## [WORK INSTRUCTION]
Exactly as written, repeat all of the records below.

========

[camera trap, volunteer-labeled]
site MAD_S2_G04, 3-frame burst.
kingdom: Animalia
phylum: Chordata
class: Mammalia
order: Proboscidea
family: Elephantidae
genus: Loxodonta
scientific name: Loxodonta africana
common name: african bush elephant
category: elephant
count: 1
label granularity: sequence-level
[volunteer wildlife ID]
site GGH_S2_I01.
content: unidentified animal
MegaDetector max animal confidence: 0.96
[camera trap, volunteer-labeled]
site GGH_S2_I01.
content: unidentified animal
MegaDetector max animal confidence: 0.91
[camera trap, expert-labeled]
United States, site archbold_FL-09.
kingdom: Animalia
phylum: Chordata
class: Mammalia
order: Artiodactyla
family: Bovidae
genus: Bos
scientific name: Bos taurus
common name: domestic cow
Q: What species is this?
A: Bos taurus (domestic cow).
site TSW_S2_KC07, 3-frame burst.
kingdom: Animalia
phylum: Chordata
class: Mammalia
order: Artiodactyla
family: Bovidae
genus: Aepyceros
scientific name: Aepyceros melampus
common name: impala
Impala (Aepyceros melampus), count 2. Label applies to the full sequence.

========

## [COMPLETED TASK]
[camera trap, volunteer-labeled]
site MAD_S2_G04, 3-frame burst.
kingdom: Animalia
phylum: Chordata
class: Mammalia
order: Proboscidea
family: Elephantidae
genus: Loxodonta
scientific name: Loxodonta africana
common name: african bush elephant
category: elephant
count: 1
label granularity: sequence-level
[volunteer wildlife ID]
site GGH_S2_I01.
content: unidentified animal
MegaDetector max animal confidence: 0.96
[camera trap, volunteer-labeled]
site GGH_S2_I01.
content: unidentified animal
MegaDetector max animal confidence: 0.91
[camera trap, expert-labeled]
United States, site archbold_FL-09.
kingdom: Animalia
phylum: Chordata
class: Mammalia
order: Artiodactyla
family: Bovidae
genus: Bos
scientific name: Bos taurus
common name: domestic cow
Q: What species is this?
A: Bos taurus (domestic cow).
site TSW_S2_KC07, 3-frame burst.
kingdom: Animalia
phylum: Chordata
class: Mammalia
order: Artiodactyla
family: Bovidae
genus: Aepyceros
scientific name: Aepyceros melampus
common name: impala
Impala (Aepyceros melampus), count 2. Label applies to the full sequence.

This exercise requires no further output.